To request to withdraw your consent, please contact [email protected].
Security
To prevent unauthorized access, maintain data accuracy, and ensure the correct use of information, we have put in place appropriate physical, electronic, and managerial procedures to safeguard and secure the information we collect. Some of the steps we take are placing confidentiality requirements on our staff and service providers; destroying or permanently anonymizing personal data if it is no longer needed for the purposes for which it was collected. We will comply with applicable laws in the event of any breach of the security, confidentiality or integrity of your personal data and, where we consider appropriate or where required by applicable law, notify you via email, text or conspicuous posting on our website in the most expedient time possible and without unreasonable delay, in so far as it is consistent with (i) the legitimate needs of law enforcement, or (ii) any measures necessary to determine the scope of the breach and restore the reasonable integrity of the data system.

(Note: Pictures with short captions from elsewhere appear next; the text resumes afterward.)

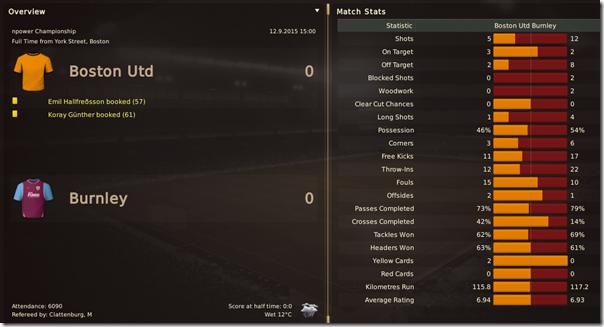 Boston Utd - Burnley 0:0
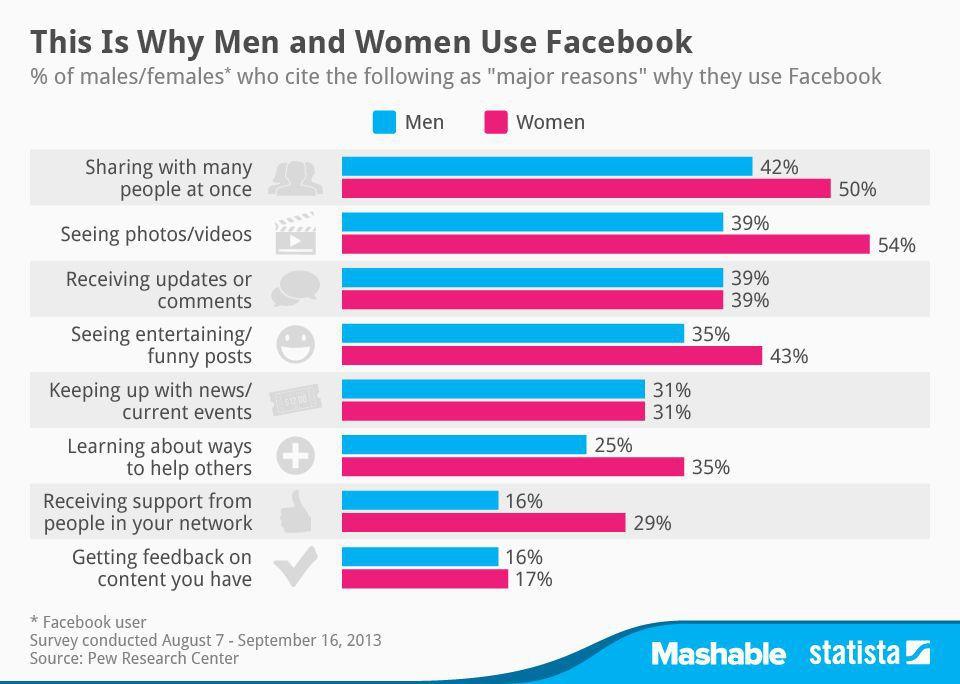 Facebook Usage by sex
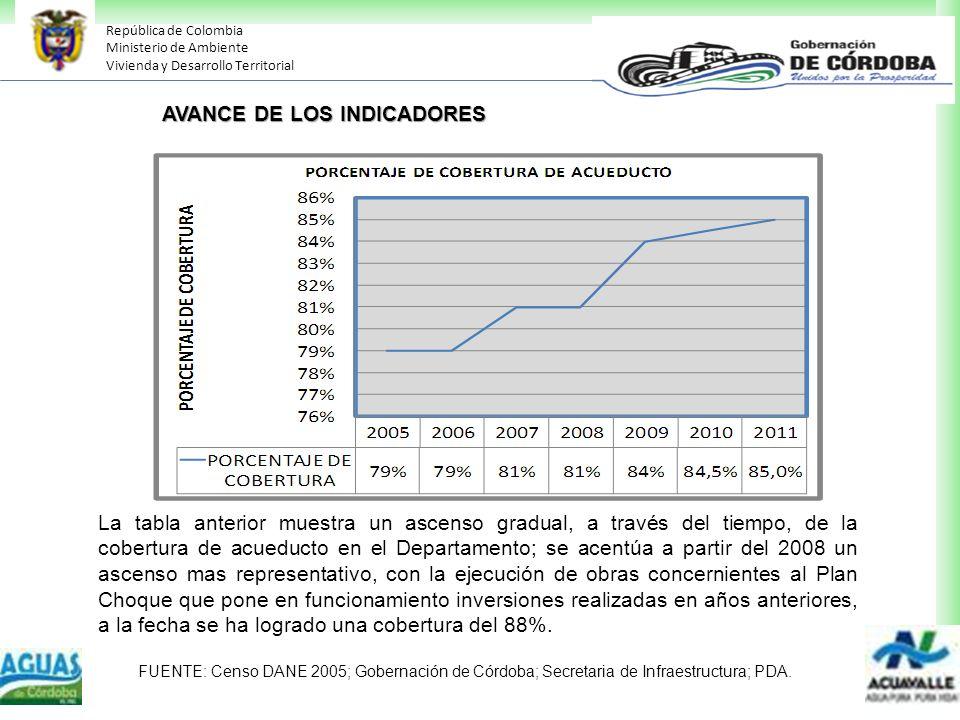 República de Colombia Ministerio de Ambiente Vivienda y Desarrollo Territorial La tabla anterior muestra un ascenso gradual, a través del tiempo, de l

However, the security of personal data depends in part on the security of the device used to communicate with us, the security you use to protect your login information, and the security provided by your internet access service provider. We make commercially reasonable efforts to make the collection and security of information consistent with this notice and all applicable laws and regulations. Where you have a Plarium username, login or password, you are responsible for keeping this information confidential. We ask you not to share a username, login or password with anyone.
What happens if we change this privacy notice?
We reserve the right to update this privacy notice at any time by posting an updated notice or notifying you. Please check back regularly to ensure you are familiar with our current practices. We may also notify you in other ways from time to time about the processing of your personal data.